Collaborating for real change – social prescribing and Local Area Coordination
Community Catalysts really welcomes NHS England’s commitment in its Long Term Plan to the social prescribing model. The plan has an ambitious goal of employing one thousand more link workers by 2021, with the expectation that they will work with up to 900,000 individuals. This level of investment in social prescribing is an important indicator of NHS England’s shift towards strengths-based approaches that focus on the whole person and understand that health and wellbeing is often affected as much by social as clinical issues.
NHS England’s personalisation strategy Universal Personalised Care published at the end of January is intended to help implement the Long Term Plan. It gives equal weight to social prescribing but recognises the importance of community and asset-based approaches such as Local Area Coordination to the success of the model ‘we are clear that local areas should have in place a range of community-based approaches and a clear understanding of existing community assets and gaps. This includes asset-based approaches such as Local Area Coordination’. It is really encouraging to see that NHS England recognises the complementary nature of the models, something that we see in practice in the areas where Local Area Coordination is embedded.
Community Catalysts, became the home of the Local Area Coordination Network, in June last year. We feel privileged to be able to support this highly personalised and holistic approach which helps people untangle themselves from often complex and destructive situations and take steps towards living the life they want. This evidence-based model sees Local Area Coordinators embedded in local communities and working in a strongly place-based way. Their local presence means that they really understand the community and are well-connected. They are locally known and accessible to local people who introduce themselves or friends and neighbours needing some help. Coordinators help people to think about their good life and draw upon their own strengths and the assets of their community to take steps towards that. In the process people begin to build local, natural, mutually valued relationships and gain the confidence they need to contribute to their neighbourhood.

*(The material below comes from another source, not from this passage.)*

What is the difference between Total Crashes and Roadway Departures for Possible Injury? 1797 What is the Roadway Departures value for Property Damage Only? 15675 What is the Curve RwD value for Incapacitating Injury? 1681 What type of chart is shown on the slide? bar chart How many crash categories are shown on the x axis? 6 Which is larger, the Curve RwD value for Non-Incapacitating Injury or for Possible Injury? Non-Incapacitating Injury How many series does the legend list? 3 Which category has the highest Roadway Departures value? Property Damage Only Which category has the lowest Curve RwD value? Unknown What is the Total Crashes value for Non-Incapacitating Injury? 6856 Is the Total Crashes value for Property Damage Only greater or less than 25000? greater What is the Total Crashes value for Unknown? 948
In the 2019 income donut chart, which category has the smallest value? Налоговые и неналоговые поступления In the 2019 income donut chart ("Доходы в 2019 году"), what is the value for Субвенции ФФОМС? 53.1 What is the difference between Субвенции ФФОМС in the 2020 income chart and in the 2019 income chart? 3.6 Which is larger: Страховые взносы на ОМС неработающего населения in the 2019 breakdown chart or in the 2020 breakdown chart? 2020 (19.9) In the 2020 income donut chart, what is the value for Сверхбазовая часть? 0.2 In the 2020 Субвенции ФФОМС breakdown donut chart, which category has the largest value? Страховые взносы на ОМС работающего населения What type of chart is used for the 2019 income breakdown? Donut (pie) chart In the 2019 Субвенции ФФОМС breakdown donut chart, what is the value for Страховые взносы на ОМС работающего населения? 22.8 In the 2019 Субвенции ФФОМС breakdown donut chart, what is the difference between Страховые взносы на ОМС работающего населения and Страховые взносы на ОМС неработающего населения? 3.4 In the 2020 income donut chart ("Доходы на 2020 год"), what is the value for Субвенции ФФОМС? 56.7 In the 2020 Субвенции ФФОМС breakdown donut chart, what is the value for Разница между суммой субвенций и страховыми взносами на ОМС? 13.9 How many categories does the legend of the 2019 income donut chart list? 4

In the short time that we have been working with Local Area Coordination we have seen growing numbers of areas where social prescribing and Local Area Coordination work in complementary and collaborative ways, adding value to each other’s work.
The collaboration between Local Area Coordination and Social Prescribing in York is a fantastic example as highlighted nicely by Jennie Cox, a Local Area Coordinator. Jennie says:
We are often asked if there is an overlap or duplication in our work [the work of local area coordinators and social prescribing], however we have forged such smart ways of working in co-production that I couldn’t now imagine one without the other.
Her colleague Jasmine Howard who leads the social prescribing team concurs saying:
This works so well, I think largely because we share the same values – being collaborative, person centred and strengths based.
Thurrock provides a similar example of really effective collaborative working that has strong local impact. The social prescribing team take referrals from GP practices but often introduce people to the idea of Local Area Coordination. The shared approach which places the person at the centre of their own life, enables both teams to collaborate in helping people to achieve their vision of a fuller and happier life.
We really look forward to working closely with more social prescribing teams as they develop across the country, ensuring that our two approaches continue to complement each other helping people to change their lives for the better.